[STATED PROBLEM]: Copy the items again starting at the line that contains "Is the athlete's" and ending at the last of the items, with "vertical plane" changed to "vertical axis" and nothing else altered.

——

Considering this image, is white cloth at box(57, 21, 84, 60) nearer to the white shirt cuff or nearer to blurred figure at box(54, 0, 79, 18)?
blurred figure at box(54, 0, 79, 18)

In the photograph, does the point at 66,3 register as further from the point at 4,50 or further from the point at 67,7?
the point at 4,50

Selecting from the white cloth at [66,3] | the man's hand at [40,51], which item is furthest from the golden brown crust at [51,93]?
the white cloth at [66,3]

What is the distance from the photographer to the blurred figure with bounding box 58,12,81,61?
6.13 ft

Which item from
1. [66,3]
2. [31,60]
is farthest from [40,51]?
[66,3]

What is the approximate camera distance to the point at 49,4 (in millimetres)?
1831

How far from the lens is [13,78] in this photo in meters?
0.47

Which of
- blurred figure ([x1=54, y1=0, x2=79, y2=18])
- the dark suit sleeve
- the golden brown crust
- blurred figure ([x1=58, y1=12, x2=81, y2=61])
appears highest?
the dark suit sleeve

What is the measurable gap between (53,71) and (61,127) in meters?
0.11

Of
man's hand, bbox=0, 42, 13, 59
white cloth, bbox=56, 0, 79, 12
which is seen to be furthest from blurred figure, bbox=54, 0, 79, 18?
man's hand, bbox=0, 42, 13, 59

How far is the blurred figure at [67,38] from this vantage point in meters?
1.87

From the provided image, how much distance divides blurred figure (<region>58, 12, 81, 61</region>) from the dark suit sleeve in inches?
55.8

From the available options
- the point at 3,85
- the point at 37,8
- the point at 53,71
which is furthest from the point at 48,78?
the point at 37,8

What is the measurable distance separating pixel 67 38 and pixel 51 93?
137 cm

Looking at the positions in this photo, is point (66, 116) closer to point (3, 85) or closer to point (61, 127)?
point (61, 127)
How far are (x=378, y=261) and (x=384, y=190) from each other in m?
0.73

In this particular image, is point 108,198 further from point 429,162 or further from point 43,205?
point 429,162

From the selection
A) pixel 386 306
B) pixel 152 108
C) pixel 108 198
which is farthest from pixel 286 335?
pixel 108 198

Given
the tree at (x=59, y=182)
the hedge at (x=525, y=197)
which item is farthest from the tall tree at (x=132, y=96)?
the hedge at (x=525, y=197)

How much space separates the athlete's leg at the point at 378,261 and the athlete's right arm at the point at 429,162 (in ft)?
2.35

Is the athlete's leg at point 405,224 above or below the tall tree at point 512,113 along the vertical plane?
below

——

[SOLUTION TO THE PROBLEM]:
Is the athlete's leg at point 405,224 above or below the tall tree at point 512,113 along the vertical axis?
below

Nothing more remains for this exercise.